Our top 10 favorite books of 2017

     

    We live in exhausting times—why not escape for a bit with a book? Here are our top 10 staff picks, guaranteed to hit the spot by providing some much-needed escapism.

    Lincoln in the Bardo by George Saunders

    The long-awaited first novel from the author of Tenth of December: a moving and original father-son story featuring none other than Abraham Lincoln, as well as an unforgettable cast of supporting characters, living and dead, historical and invented. Nick Offerman says this book will “Explode the Planet.”

    We Were Eight Years in Power by Ta-Nehisi Coates

    “We were eight years in power” was the lament of Reconstruction-era black politicians as the American experiment in multiracial democracy ended with the return of white supremacist rule in the South. Now Ta-Nehisi Coates explores the tragic echoes of that history in our own time: the unprecedented election of a black president followed by a vicious backlash that fueled the election of the man Coates argues is America’s “first white president”.

    Little Fires Everywhere by Celeste Ng

    From the best-selling author of Everything I Never Told You, a riveting novel that traces the intertwined fates of the picture-perfect Richardson family and the enigmatic mother and daughter who upend their lives. Little Fires Everywhere explores the weight of secrets, the nature of art and identity, and the ferocious pull of motherhood – and the danger of believing that following the rules can avert disaster.
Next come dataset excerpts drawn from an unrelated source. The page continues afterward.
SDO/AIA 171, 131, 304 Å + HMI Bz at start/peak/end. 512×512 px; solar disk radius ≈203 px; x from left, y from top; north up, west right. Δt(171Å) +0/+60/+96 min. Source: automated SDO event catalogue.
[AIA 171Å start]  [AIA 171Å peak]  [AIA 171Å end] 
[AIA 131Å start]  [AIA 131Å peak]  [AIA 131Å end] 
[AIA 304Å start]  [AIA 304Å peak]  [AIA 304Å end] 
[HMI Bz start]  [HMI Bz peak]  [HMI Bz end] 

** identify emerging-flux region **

    Sing, Unburied, Sing by Jesmyn Ward

    “The heart of Jesmyn Ward’s Sing, Unburied, Sing is story – the yearning for a narrative to help us understand ourselves, the pain of the gaps we’ll never fill, the truths that are failed by words and must be translated through ritual and song…Ward’s writing throbs with life, grief, and love, and this book is the kind that makes you ache to return to it.” (Buzzfeed)

    Exit West by Mohsin Hamid

    Exit West follows remarkable characters as they emerge into an alien and uncertain future, struggling to hold on to each other, to their past, to the very sense of who they are. Profoundly intimate and powerfully inventive, it tells an unforgettable story of love, loyalty, and courage that is both completely of our time and for all time.
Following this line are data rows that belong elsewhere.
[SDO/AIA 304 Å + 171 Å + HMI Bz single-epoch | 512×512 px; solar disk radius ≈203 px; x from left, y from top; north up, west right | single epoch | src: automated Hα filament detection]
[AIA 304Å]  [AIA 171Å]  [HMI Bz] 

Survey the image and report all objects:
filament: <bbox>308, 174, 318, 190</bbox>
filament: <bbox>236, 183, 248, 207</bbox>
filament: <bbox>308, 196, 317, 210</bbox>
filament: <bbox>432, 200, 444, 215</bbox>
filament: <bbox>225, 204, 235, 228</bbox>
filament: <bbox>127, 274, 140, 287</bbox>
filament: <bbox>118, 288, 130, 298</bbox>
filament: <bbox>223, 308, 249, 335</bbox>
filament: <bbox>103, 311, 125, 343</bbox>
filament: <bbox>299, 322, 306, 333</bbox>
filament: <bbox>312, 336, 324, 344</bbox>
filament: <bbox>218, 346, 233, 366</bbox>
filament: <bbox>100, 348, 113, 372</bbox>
    The Rules Do Not Apply: A Memoir by Ariel Levy

     

    A gorgeous, darkly humorous memoir for listeners of Cheryl Strayed about a woman overcoming dramatic loss and finding reinvention, based on this award-winning writer’s New Yorker article “Thanksgiving in Mongolia”. Rules Do Not Apply reveals what happens when nature decides to smash the plans you’ve made, and derail what you thought was your life.
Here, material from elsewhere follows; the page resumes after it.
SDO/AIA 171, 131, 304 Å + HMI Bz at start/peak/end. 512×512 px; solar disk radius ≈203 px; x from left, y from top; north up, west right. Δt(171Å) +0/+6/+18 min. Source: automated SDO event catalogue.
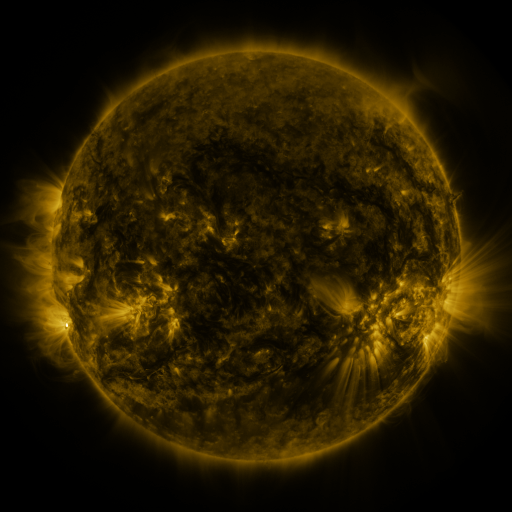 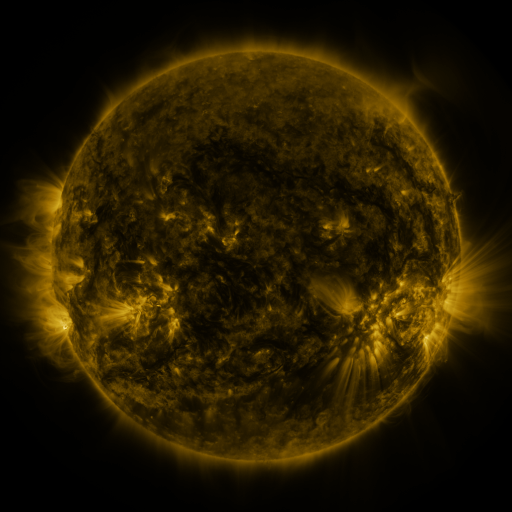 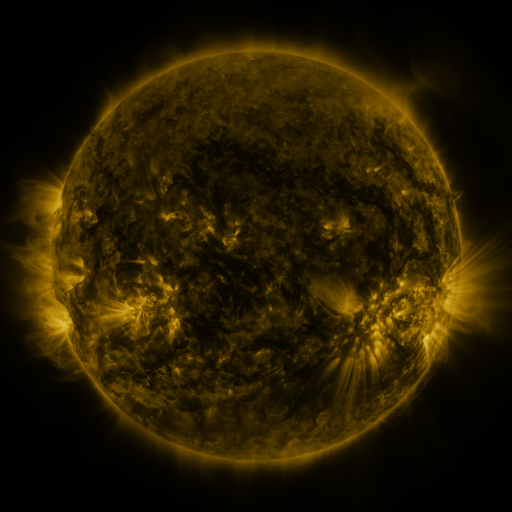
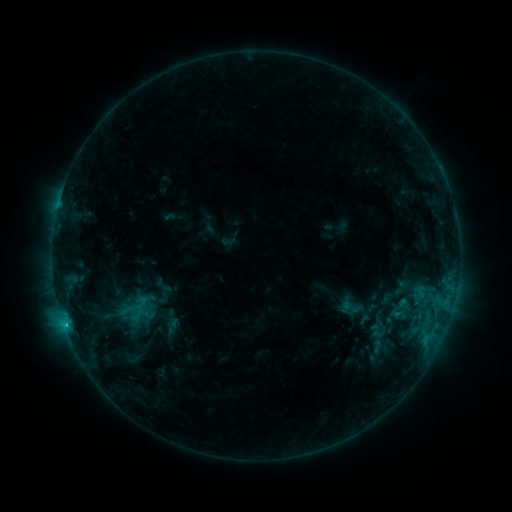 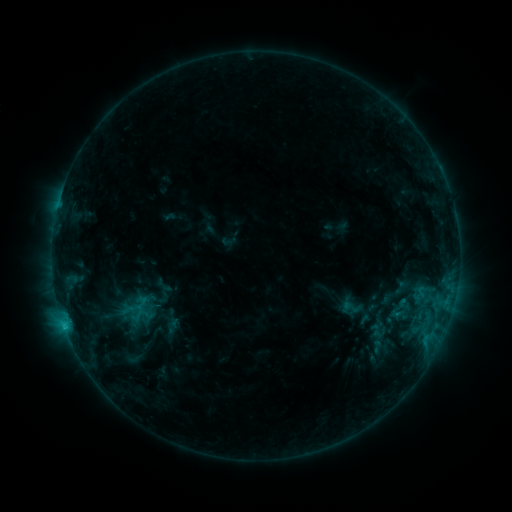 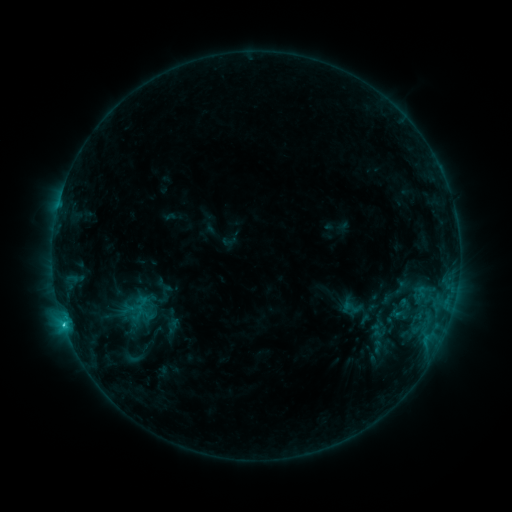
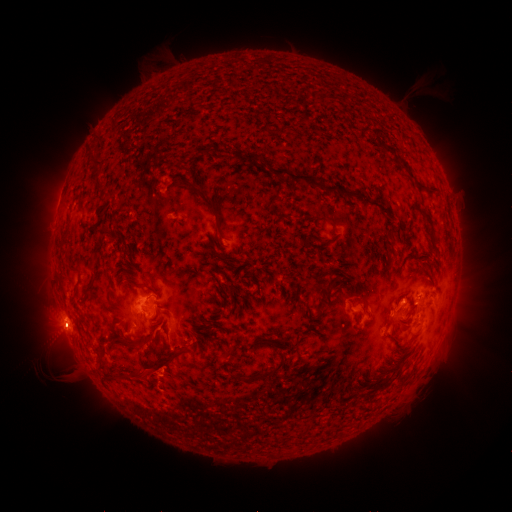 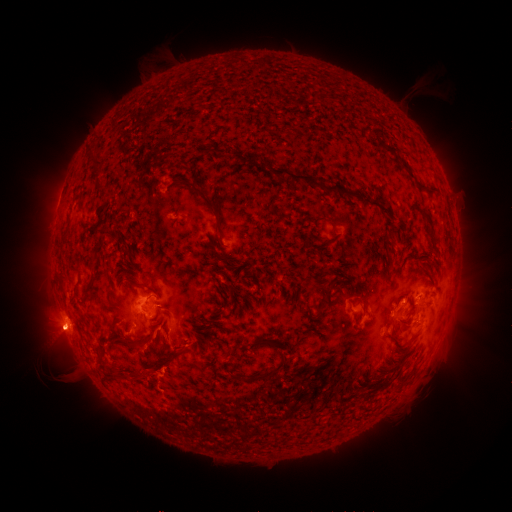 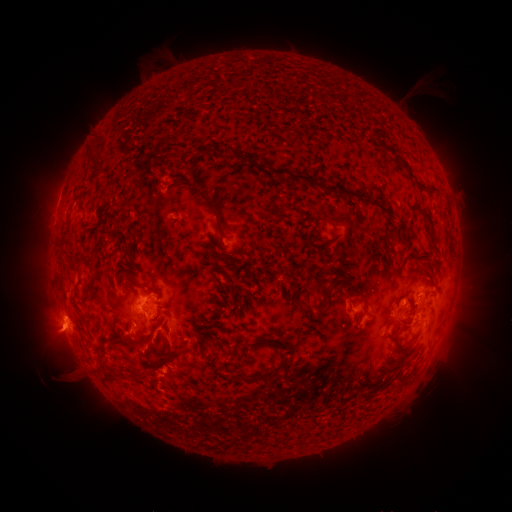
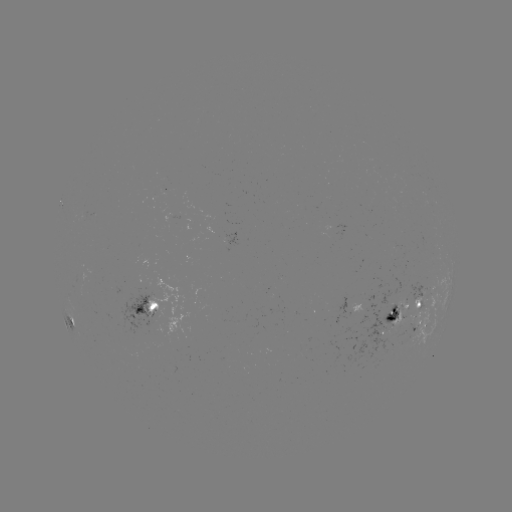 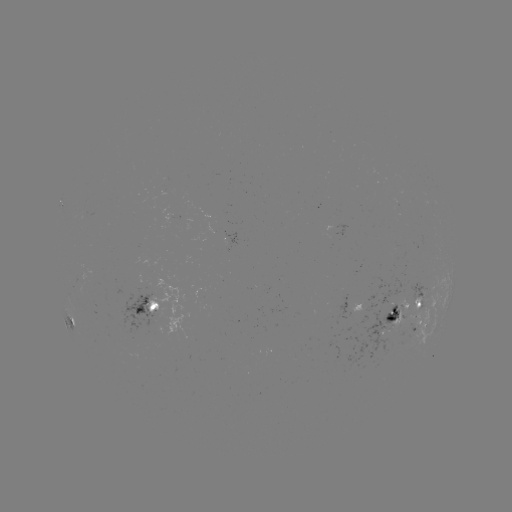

    American War by Omar El Akkad

    An audacious and powerful debut novel: a second American Civil War, a devastating plague, and one family caught deep in the middle – American War is a story that asks what might happen if America were to turn its most devastating policies and deadly weapons upon itself.

    Startup by Doree Shafrir

    An assured, observant debut from veteran online journalist Doree Shafrir, Startup is a sharp, hugely entertaining story of youth, ambition, love, money, and technology’s inability to hack human nature.

    Men Without Women Haruki Murakami

    Haruki Murakami can do no wrong in my book (pun intended). Across seven tales, Men Without Women brings Haruki Murakami’s powers of observation to bear on the lives of men who, in their own ways, find themselves alone. Here are vanishing cats and smoky bars, lonely hearts and mysterious women, baseball and the Beatles, woven together to tell stories that speak to us all. Marked by the same wry humor that has defined his entire body of work, in this collection Murakami has crafted another contemporary classic.

    Goodbye, Vitamin by Rachel Khong 

    Told in captivating glimpses and drawn from a deep well of insight, humor, and unexpected tenderness, Goodbye, Vitamin pilots through the loss, love, and absurdity of finding one’s footing in this life.